Continuing the conversation
Do you truly think, I say think, not believe because we have been flooded by peoples beliefs since the media brings us these soul searching effusions direct 24/7, there is a possible transformation of the Constitution? The courts seem to be conquering the territory historically reserved to amendments. Is there still the political will to envisage such profound transformations?

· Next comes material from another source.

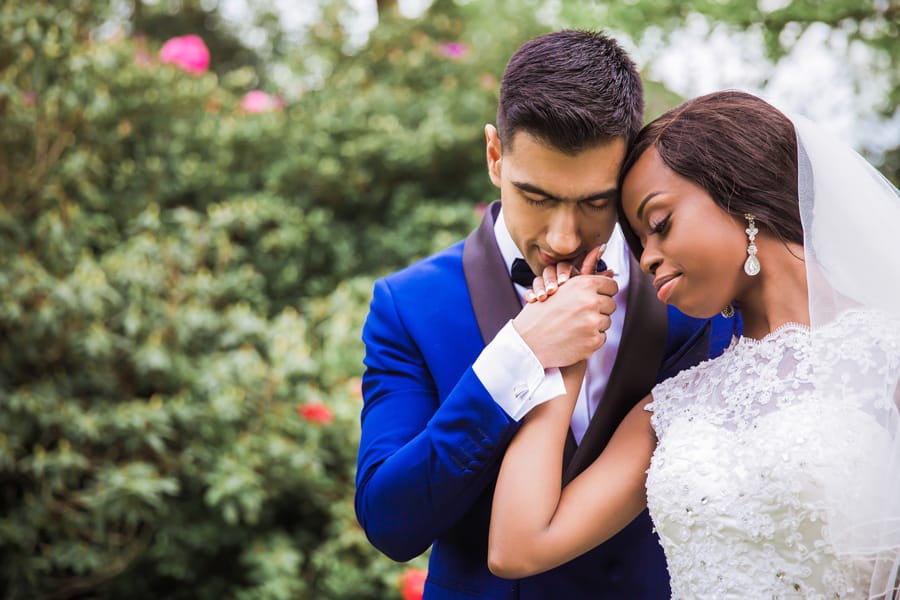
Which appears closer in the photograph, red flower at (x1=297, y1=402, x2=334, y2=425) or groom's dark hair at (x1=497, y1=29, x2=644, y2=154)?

I certainly agree that there have been some significant changes in constitutional understandings over the past six years. Indeed, Jack Balkin and I have written about this under the rubric of the rise of the "national surveillance state," and, of course, there is the effort to enhance the powers o of the President. These are all important. BUT, with regard to the issues I am now most interested in, which I describe as the "hard-wired" features of the Constitution last considered by most people when they took boring courses (which my daughter advises me are no longer taught in most school systems) on the formalities of the American system of government, there has been little, if any, transformation since 1789, when George Washington was inaugurated. That is, we continue to have a bicameralism in which each house has an absolute veto over the other; we continue to have a presidential veto, which, to be sure, is far more frequently used today than it was for the first 70 or so years of the American republic; we continue to have equal voting power in the Senate by state; we continue to be encumbered, because of the fixed-term presidency, with presidents who have justifiably lost the confidence of a substantial majority of the public; and so on. I am a huge fan of Bruce Ackerman and his notion of amendment outside of Article V. (Steve Griffin has also developed this argument especially well.) But I think the limits of the Ackermanian "confidence" in such a form of amendment is found precisely in the hard-wired features that have not really been transformed at all. This is why we are forced to think of formal amendment and how such amendments might actually be brought about, with the absolutely necessary first-step being the national conversation that both Larry Sabato and I, whatever our specific differences, are trying to encourage.